The underdog might as well be the favorite in the Army-Navy game. Half the time in the past 10 years, the favorite has been bounced down hard on his presumptuousness. So this year, with Army on the short end of the odds, Earl Blaik of West Point is the man to hear from.

Coach Blaik, a veteran of almost a score of Army-Navy games, speaks in duly measured tones.

"I expect as always," Blaik said the other day, "that the game will go to the last minute of play. This year the Navy will probably be rated the favorite. They have a better record than we do [Navy is 6-1-1, Army is 5-3]. They have three quarterbacks to our one. They have superior halfbacks and a larger line than we do, and their running game must be rated more substantial than the Army's. They have all this on paper but, frankly, I don't think the Navy is any better a football team than we are." (You can be sure that, down at Annapolis, Coach Eddie Erdelatz is making the same point to the Middies, and not just out of courtesy.)

"There was a time when I hated the two weeks before the Navy game," Blaik went on. "Had trouble sleeping. Couldn't eat. But I like it now. Gives me the time I need with the players.

"You know, it's amazing what you have to do for a game like this. The detail, the detail. Seventy per cent of coaching is the thought that goes into it. Thirty per cent is your ability to carry it through to the team. Meticulous plans are no good unless you can get them across to the men. And, for a game like this where you have two weeks in which to practice, you have to be sure to bring the team along slowly enough so the boys aren't ready three days before the game."

Blaik said he thought Army, despite losses to Michigan, Syracuse and Pittsburgh, is still one of the top teams in the East.

"People say Army football is on a decline. You don't win every game you play, so right away you're supposed to be declining. We play one of the toughest schedules in the country.
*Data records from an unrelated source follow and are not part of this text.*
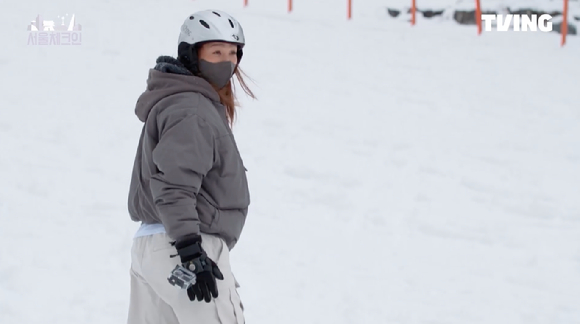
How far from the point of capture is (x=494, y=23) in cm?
1327

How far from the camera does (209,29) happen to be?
2.54 metres

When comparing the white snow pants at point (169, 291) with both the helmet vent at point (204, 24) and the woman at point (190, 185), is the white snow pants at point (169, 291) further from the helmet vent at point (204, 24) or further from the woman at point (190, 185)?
the helmet vent at point (204, 24)

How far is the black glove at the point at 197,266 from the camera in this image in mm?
2254

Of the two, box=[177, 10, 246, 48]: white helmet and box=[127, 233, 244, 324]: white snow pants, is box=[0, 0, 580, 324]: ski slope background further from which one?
box=[177, 10, 246, 48]: white helmet

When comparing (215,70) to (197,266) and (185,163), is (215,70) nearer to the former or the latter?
(185,163)

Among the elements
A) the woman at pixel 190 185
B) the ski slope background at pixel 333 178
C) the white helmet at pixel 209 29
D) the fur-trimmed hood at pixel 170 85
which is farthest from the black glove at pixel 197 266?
the ski slope background at pixel 333 178

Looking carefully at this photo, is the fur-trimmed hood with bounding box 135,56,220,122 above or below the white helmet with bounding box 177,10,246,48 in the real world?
below

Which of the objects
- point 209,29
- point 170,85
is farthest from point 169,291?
point 209,29

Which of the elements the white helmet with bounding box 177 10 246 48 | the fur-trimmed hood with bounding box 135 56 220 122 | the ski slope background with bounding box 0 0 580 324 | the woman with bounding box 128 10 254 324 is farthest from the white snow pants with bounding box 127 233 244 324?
the ski slope background with bounding box 0 0 580 324

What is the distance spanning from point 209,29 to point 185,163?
1.71 ft

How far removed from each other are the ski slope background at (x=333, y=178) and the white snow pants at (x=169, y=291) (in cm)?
150

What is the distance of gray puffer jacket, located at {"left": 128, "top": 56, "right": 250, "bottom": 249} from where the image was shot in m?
2.29

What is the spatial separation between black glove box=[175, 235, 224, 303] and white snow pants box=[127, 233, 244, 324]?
10cm

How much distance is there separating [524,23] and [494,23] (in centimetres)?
54
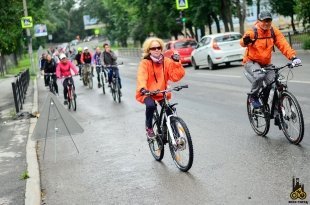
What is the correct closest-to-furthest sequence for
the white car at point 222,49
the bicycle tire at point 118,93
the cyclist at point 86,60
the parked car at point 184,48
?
the bicycle tire at point 118,93 → the cyclist at point 86,60 → the white car at point 222,49 → the parked car at point 184,48

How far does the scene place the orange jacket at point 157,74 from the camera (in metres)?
7.09

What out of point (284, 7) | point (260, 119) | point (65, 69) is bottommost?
point (260, 119)

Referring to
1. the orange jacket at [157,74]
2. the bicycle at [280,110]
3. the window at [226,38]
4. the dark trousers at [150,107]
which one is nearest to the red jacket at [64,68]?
the bicycle at [280,110]

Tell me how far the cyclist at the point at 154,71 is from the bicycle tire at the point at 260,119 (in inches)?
65.7

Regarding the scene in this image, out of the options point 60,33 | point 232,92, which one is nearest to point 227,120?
point 232,92

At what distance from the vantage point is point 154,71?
285 inches

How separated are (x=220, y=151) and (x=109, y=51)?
10.4m

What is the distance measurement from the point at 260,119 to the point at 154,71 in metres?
2.11

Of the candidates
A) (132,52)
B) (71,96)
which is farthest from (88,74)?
(132,52)

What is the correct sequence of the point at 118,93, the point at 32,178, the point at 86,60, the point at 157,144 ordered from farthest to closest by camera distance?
the point at 86,60 < the point at 118,93 < the point at 157,144 < the point at 32,178

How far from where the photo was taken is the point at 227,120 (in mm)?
10539

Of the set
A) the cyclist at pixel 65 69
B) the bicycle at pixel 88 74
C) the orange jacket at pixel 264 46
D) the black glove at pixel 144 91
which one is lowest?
the bicycle at pixel 88 74

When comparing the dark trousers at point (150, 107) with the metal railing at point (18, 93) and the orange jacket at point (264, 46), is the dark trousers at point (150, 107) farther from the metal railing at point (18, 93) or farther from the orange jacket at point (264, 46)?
the metal railing at point (18, 93)

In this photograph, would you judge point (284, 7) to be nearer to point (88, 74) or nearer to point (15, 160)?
point (88, 74)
We have to expect to lose a few. People should understand that. We may be in a decline so far as material and depth of material go, but you can blame high-pressure recruiting for that.
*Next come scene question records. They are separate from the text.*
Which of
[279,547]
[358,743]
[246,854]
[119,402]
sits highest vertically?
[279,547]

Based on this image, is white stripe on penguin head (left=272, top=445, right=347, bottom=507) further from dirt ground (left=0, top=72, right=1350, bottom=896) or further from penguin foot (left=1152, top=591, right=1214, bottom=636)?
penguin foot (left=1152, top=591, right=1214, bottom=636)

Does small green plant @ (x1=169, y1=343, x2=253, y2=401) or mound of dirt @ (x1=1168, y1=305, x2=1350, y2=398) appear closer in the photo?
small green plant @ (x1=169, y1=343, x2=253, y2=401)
"When we lost all our players in the cribbing scandal five years ago we had to start building all over again. It's tough to get an outstanding football player who can meet the academic standards at West Point. And the few student ballplayers of this caliber are quickly gobbled up by other institutions with more enticing offers. The Ivy League, the sacrosanct Ivy League, is sitting on their doorsteps all year round.
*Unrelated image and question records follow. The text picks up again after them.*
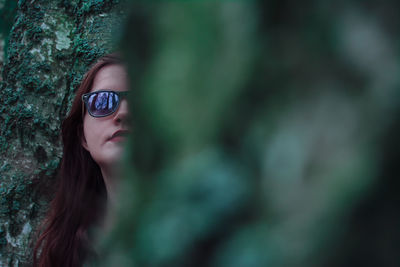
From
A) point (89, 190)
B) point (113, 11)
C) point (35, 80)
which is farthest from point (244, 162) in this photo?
point (35, 80)

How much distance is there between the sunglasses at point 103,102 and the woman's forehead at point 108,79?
2 cm

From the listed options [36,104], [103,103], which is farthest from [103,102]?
[36,104]

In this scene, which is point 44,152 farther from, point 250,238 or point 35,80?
point 250,238

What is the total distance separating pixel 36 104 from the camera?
1.50 metres

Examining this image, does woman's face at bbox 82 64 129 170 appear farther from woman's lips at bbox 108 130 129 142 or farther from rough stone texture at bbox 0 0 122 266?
rough stone texture at bbox 0 0 122 266

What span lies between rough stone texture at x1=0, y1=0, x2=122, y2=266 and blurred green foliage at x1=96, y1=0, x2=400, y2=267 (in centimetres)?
133

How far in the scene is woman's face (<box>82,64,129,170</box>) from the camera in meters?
1.05

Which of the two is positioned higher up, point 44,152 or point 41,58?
point 41,58

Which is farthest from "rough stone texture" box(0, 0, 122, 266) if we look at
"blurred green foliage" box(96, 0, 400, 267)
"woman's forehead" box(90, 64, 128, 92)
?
"blurred green foliage" box(96, 0, 400, 267)

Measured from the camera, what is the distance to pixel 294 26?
7.2 inches

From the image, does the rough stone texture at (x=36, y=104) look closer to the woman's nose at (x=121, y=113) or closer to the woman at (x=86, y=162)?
the woman at (x=86, y=162)

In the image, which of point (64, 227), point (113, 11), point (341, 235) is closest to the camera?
point (341, 235)

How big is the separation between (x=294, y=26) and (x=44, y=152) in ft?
4.82

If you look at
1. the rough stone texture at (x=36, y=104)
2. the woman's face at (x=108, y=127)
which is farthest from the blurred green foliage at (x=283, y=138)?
the rough stone texture at (x=36, y=104)
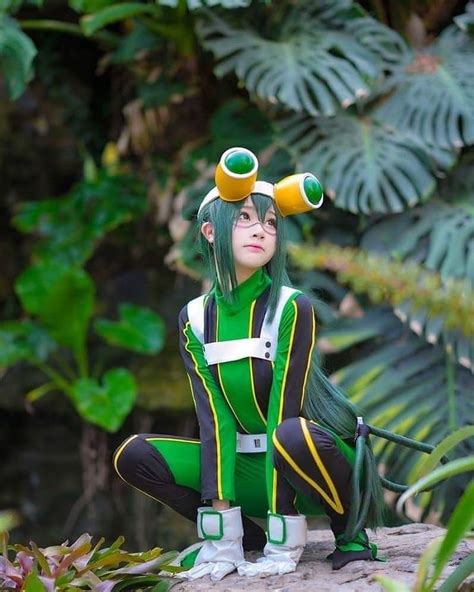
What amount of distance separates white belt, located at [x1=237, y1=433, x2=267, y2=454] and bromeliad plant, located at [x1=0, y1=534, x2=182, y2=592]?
22 cm

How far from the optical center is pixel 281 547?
1.70 meters

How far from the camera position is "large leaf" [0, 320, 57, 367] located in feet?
12.3

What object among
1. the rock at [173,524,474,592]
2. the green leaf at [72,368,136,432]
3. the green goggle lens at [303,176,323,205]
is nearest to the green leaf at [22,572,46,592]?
the rock at [173,524,474,592]

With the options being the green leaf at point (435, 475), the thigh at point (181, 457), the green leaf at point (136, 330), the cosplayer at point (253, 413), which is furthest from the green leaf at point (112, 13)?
the green leaf at point (435, 475)

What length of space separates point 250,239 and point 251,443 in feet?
1.18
"So the outlook for improved football at Army is, frankly, not the brightest. We don't have one tackle in our entire plebe class. Five players we considered outstanding who were entered in our plebe class last summer were persuaded at the last minute to change and are now playing for two eastern universities. We cannot compete with high-pressure tactics of this sort. Yet we will always have good football at the Point. There is a spirit here that you don't find at other schools. It makes up for a lack in natural ability. I don't think Army football will ever be second-rate as long as the Corps has that spirit."

The Navy game? Earl Blaik, in his role of underdog, didn't want to talk about it. Caveat Annapolis.

PHOTO

EARL BLAIK'S Black Knights will enter the Navy game as the underdogs, a favorable omen in recent years.